Task goal – Only the lines from the one containing "From closest to farthest, sort the items" to the end of the entries should be written out, each exactly as it stands, both ends included.

———

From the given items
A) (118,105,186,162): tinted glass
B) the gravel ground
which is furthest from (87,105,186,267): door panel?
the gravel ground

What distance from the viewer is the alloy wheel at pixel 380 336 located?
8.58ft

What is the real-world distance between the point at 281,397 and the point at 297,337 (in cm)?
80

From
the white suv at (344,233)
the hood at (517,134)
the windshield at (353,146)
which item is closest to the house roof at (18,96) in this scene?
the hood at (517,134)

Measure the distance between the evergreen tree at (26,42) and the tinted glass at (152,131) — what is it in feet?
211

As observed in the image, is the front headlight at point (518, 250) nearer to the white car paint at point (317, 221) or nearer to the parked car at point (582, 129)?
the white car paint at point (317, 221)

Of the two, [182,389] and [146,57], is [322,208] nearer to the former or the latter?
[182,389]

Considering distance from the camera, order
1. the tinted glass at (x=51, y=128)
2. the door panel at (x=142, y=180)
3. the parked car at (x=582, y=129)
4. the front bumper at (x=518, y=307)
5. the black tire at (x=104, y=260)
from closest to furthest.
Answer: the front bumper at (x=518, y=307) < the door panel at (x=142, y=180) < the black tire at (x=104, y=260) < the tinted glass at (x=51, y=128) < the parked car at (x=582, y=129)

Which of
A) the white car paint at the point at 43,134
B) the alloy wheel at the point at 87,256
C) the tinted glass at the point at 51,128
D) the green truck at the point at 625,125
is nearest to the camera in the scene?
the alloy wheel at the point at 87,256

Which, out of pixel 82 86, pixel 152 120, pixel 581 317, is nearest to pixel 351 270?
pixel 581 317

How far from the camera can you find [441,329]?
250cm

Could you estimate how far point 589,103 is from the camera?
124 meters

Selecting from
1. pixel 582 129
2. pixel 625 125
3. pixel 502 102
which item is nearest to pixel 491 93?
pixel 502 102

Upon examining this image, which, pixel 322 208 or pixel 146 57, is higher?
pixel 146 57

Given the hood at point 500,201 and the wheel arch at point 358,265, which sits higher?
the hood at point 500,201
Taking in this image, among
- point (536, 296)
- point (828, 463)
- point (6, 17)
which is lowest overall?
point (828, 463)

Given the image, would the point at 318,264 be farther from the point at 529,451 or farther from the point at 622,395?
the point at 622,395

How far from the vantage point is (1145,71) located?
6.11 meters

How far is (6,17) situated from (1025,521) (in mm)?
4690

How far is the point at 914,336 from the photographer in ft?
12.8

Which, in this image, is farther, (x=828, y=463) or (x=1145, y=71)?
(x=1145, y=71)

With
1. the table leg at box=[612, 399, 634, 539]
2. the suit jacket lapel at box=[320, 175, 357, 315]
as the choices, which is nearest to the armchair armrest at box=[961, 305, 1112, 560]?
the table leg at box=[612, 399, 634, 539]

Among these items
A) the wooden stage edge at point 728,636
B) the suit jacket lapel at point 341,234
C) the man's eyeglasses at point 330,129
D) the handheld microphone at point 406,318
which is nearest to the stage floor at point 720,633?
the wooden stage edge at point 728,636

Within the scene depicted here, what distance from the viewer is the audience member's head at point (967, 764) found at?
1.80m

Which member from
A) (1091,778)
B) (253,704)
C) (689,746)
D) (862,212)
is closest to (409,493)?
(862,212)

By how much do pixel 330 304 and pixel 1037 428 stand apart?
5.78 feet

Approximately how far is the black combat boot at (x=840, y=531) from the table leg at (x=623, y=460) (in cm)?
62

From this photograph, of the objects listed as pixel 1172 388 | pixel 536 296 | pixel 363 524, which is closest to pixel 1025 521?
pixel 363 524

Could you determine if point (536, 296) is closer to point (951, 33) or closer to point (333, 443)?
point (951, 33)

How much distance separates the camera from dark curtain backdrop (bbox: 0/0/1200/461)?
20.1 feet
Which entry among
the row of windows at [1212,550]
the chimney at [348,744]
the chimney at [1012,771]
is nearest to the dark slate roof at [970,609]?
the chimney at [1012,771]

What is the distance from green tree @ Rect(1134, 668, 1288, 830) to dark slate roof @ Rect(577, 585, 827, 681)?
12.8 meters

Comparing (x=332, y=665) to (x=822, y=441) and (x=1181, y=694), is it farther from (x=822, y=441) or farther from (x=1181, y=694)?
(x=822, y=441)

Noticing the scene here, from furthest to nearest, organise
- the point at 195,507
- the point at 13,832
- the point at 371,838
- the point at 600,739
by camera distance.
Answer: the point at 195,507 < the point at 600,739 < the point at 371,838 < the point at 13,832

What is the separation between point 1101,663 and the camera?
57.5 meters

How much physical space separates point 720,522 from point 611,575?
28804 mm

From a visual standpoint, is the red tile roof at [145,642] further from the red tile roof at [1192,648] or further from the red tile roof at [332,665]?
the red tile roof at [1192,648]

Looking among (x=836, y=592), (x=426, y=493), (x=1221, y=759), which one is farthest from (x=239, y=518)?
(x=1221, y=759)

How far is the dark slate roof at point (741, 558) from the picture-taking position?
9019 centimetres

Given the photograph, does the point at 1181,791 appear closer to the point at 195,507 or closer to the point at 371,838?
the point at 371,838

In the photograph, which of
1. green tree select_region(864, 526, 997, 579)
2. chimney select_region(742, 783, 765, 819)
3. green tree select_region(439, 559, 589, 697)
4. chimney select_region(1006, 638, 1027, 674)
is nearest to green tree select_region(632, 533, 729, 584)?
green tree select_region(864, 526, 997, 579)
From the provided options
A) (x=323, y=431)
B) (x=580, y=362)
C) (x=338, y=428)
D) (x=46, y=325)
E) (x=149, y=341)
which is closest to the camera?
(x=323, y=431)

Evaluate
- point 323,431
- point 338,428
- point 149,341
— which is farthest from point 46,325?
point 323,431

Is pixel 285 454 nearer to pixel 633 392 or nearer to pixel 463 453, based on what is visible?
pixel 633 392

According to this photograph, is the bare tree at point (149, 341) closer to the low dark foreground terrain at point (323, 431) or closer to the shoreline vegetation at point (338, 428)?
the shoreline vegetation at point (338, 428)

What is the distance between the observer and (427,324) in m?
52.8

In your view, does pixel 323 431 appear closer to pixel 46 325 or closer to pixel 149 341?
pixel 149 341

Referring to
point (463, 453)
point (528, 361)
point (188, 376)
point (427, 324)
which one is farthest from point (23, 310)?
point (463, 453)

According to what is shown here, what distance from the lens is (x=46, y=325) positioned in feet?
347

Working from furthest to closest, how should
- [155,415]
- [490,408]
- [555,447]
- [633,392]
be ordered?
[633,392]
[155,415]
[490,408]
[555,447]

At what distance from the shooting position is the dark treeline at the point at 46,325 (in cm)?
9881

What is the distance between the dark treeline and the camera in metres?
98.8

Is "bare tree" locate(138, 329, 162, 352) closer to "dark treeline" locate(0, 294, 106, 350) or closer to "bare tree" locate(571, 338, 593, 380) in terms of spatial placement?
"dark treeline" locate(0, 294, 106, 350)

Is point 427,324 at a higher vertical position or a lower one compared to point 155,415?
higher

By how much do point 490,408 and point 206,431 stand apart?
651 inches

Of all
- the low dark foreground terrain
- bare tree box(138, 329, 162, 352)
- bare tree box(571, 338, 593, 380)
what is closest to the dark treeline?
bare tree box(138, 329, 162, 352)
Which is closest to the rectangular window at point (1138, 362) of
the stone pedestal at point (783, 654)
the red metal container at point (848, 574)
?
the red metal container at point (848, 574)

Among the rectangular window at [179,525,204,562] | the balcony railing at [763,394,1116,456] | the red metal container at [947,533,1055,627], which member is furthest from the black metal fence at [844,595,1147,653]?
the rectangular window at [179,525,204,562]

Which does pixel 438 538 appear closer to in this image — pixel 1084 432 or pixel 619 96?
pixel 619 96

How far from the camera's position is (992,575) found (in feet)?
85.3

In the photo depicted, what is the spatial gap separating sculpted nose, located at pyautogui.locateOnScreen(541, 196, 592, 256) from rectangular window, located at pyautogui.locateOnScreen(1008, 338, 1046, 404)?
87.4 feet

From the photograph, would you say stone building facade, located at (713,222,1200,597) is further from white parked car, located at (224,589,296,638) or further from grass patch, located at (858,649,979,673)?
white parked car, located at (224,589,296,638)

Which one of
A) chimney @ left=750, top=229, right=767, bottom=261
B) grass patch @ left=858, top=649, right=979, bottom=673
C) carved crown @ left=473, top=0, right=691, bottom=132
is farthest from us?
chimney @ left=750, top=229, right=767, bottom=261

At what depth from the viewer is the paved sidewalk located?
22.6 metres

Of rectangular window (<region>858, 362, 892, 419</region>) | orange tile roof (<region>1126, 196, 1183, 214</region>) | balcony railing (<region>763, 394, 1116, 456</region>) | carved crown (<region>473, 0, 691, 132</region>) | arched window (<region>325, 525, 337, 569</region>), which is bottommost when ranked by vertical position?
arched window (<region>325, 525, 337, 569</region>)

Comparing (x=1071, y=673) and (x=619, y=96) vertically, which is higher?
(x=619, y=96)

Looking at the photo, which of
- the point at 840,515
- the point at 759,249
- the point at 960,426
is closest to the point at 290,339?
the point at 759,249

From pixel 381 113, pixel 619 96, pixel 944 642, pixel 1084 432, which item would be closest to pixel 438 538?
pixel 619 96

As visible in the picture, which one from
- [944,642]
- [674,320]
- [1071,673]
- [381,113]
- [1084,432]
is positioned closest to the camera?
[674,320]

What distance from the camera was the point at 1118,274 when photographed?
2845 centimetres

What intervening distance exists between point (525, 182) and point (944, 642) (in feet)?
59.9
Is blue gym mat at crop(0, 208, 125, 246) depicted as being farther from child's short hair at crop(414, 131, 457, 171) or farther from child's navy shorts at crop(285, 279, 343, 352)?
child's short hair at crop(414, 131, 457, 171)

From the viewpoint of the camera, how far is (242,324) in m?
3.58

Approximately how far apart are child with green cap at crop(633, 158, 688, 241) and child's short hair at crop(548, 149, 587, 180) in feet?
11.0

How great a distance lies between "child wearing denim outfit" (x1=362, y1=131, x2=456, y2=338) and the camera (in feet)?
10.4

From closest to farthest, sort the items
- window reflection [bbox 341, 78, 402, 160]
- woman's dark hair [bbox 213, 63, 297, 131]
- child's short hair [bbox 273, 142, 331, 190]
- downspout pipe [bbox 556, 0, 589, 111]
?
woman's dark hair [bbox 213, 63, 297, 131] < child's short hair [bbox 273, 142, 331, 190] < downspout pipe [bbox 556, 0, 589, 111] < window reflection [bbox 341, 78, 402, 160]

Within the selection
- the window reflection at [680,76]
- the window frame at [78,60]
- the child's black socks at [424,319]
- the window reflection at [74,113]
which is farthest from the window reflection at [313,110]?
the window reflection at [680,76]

———

Full solution –
From closest to farthest, sort the items
- window reflection [bbox 341, 78, 402, 160]
- woman's dark hair [bbox 213, 63, 297, 131]
- child's short hair [bbox 273, 142, 331, 190]
- downspout pipe [bbox 556, 0, 589, 111]
?
woman's dark hair [bbox 213, 63, 297, 131] < child's short hair [bbox 273, 142, 331, 190] < downspout pipe [bbox 556, 0, 589, 111] < window reflection [bbox 341, 78, 402, 160]

Within the selection
- the window reflection at [680,76]
- the window frame at [78,60]
- the child's black socks at [424,319]
- the window reflection at [74,113]
which is farthest from the window reflection at [313,110]?
the window reflection at [680,76]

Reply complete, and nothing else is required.